The city had a population of 174,453 according to the 2020 United States Census. The city experiences an average of 287 sunny days per year, compared to a national average of 205 days. It is also the globe painting capital of the world.   Its climate is classified as warm Mediterranean, or Csa, under the Köppen climate classification system.

In 2017, the California Department of Education announced that all four high schools were named California Gold Ribbon Schools.

The Jack Benny Program popularized the city's name, in particular the word "Cucamonga".

History

By 1200 AD, Kukamongan Native Americans had established a village settlement in the area around present-day Red Hill, near the city's western border, where Red Hill Country Club stands today. Kukamonga derives its name from a Tongva word meaning "sandy place." Anthropologists have determined that this cluster of settlers likely belonged to the Tongva people or Kich people, at one time one of the largest concentrations of Native American peoples on the North American continent. In the 18th century, following an expedition led by Gaspar de Portola, the land was incorporated into the Mission System  established by Father Junipero Serra and his group of soldiers and Franciscan friars. 

After a half century of political jockeying in the region, the land finally came under the control of Juan Bautista Alvarado, governor of Mexico. On March 3, 1839, Alvarado granted 13,000 acres of land in the area called "Cucamonga" to Tubercio Tapia, a first-generation Spanish native of Los Angeles, successful merchant, and notorious smuggler. Tapia went on to establish the first winery in California on his newly deeded land. Rancho Cucamonga was purchased by John Rains and his wife in 1858. The Rains family's home, Casa de Rancho Cucamonga, was completed in 1860 and now appears on the National Register of Historic Places.

++++++

GIVEN EXERCISE A:
Which people are named in the History section of the city passage?

EXCERPTED RECORDS:
++++++

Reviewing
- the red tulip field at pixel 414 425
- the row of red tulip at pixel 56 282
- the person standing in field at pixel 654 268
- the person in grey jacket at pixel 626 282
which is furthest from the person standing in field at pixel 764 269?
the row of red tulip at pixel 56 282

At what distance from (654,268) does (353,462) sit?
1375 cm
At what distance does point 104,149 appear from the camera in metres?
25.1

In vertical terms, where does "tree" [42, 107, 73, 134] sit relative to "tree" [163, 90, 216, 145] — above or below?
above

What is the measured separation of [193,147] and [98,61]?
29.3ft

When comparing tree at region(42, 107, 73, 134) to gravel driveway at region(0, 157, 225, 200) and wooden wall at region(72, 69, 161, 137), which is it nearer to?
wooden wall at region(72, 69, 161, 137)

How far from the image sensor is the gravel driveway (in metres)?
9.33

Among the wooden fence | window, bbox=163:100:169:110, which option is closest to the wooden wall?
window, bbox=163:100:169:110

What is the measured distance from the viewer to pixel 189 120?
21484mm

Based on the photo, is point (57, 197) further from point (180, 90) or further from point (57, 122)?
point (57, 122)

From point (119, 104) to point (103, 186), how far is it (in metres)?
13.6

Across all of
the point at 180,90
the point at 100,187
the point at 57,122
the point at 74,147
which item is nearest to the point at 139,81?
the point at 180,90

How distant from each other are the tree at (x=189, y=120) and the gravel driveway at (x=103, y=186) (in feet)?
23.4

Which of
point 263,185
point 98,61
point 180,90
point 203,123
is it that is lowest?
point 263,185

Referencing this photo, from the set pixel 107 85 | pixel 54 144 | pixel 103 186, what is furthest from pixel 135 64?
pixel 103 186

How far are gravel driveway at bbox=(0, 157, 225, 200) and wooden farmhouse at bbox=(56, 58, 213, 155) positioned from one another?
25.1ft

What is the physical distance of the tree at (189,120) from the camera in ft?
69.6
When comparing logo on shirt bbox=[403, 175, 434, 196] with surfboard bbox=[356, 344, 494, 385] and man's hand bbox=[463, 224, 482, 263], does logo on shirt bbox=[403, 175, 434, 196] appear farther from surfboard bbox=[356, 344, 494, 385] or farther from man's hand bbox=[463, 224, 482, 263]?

++++++

GIVEN EXERCISE B:
Copy the entries word for word, starting at the line that contains "From point (119, 104)" and ending at the last line of the entries.

PROBLEM SOLUTION A:
Gaspar de Portola, Father Junipero Serra, Juan Bautista Alvarado, Tubercio Tapia, John Rains

PROBLEM SOLUTION B:
From point (119, 104) to point (103, 186), how far is it (in metres)?
13.6

Across all of
the point at 180,90
the point at 100,187
the point at 57,122
the point at 74,147
which item is nearest to the point at 139,81?
the point at 180,90

How distant from each other are the tree at (x=189, y=120) and the gravel driveway at (x=103, y=186) (in feet)?
23.4

Which of
point 263,185
point 98,61
point 180,90
point 203,123
is it that is lowest?
point 263,185

Referencing this photo, from the set pixel 107 85 | pixel 54 144 | pixel 103 186, what is furthest from pixel 135 64?
pixel 103 186

How far are gravel driveway at bbox=(0, 157, 225, 200) and wooden farmhouse at bbox=(56, 58, 213, 155) positioned from one another?
25.1ft

What is the physical distance of the tree at (189,120) from the camera in ft?
69.6
When comparing logo on shirt bbox=[403, 175, 434, 196] with surfboard bbox=[356, 344, 494, 385] and man's hand bbox=[463, 224, 482, 263], does logo on shirt bbox=[403, 175, 434, 196] appear farther from surfboard bbox=[356, 344, 494, 385] or farther from man's hand bbox=[463, 224, 482, 263]?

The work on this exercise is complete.